Friday 9 May 2014

One thousand works of Systems Art - how and why


In my my previous post I published a video entitled One Thousand Works of Systems Art. I want now to explain my motives and my methods in constructing those 1000 images and that video.

The panel above shows the images at a more leisurely pace, where the images play in random order, one every three seconds.

The video runs through exactly 1000 images at the rate of 4 per second, so the whole thing is complete in a little over 4 minutes,  [if you haven't already, you can see video on Vimeo].

If you watch the video, you will see some logical order to the images.The same themes re-occur and consecutive images seem rather similar. The video has a music track which comprises 1000 chords synchronized to the video frame rate. The work is intended to be viewed both with and without the music. All this will be explained in what follows.

My motivation in preparing the video was to see how systematic I could be in presenting similar but different images by generation.

I have made some mistakes. The images are too similar. But this is a first experiment and can be considered a proof-of-concept. I need to define what I mean by "sufficiently different", before I take this further.

The method of generation used, which should be obvious, is collage. The composite images are made by pasting sections of photographs onto a background. Some of the photographs are simply of brushstrokes, which give the collage a painterly effect. Others are sections of scenes from life but with an abstract character (e.g. a corner of a building, not obvious until you've looked at it for a while).

The choice of fragments to paste into the final image is random-ish. It's not completely random, because I need to avoid the situation which may occur when the choices conspire to effect the same result. So it's a controlled randomness.
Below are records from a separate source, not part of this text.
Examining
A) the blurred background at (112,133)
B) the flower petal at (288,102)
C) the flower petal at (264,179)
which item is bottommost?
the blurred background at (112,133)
A bit Dada, perhaps.

All the resulting 1000 images, if they were to be classified as anything, could be called Abstract Expressionism, or Lyrical Abstraction. At least, that was my hope. Channelling Clyfford Still, or Jackson Pollock or early Rothko.

Although it won't be apparent, the sequence does have emotional content for me, in that all the component parts were collected by me on a long, happy Holiday in Italy.

But there are technical issues to address. The fact that I can be confident that all the images are unique is based on a mathematical argument that guarantees that, even though the components are chosen at random, no collage contains exactly the same components as any other [not quite true, as it turns out, see below]*.

The method of generation I call Compositional Form. Each final image is a composition of component images. The program that generates the 1000 final images is a "script" that first selects a number of component images and then composes them according to a predetermined formula.

It you are interested in the more technical details, there is a short note at the end of this post which describes the programming ("scripting") involved.

This may or may not be art. It combines artistic elements in a way that uses both elementary Maths and simple Computer Programming.

The mathematics enables me to calculate registration for images of different sizes and to determine the transparent regions of a cutout.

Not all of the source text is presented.